JPH0369083B2 - - Google Patents

Description

DETAILED DESCRIPTION OF THE INVENTION The present invention relates to a gradient index collimating lens for collimating light emitted from a semiconductor laser into a parallel beam in an optical beam scanning device such as an optical information recording device, an optical reading device, or a laser beam printer. It is.

The collimating lens of the above device collimates the light emitted from the semiconductor laser with low aberration, so it is essential that the residual wavefront aberration is within λ/4. Here, λ is the oscillation wavelength of the semiconductor laser, and is generally 760≦λ≦850 nm. It is also required to be small, lightweight, and inexpensive.

Since the wavelength used in the above-mentioned optical beam scanning device is generally a single wavelength, the higher the transmittance of the lens as possible, the more the laser emission power can be suppressed and the reliability can be improved. Become. Therefore, as a countermeasure, it is advantageous to apply an antireflection film to the lens surface and to reduce the number of lenses as much as possible.

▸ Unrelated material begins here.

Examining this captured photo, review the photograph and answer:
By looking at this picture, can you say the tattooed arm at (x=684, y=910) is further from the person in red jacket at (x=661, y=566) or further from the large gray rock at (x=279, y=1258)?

A collimator lens that satisfies the various requirements described above is known to be composed of three or four ordinary spherical lenses having a uniform refractive index. However, with this type of conventional spherical lens, there are 6 to 8 surfaces to be polished, and the lens diameter is very small, making polishing difficult and requiring advanced technology to combine the lenses. This will lead to an increase in costs.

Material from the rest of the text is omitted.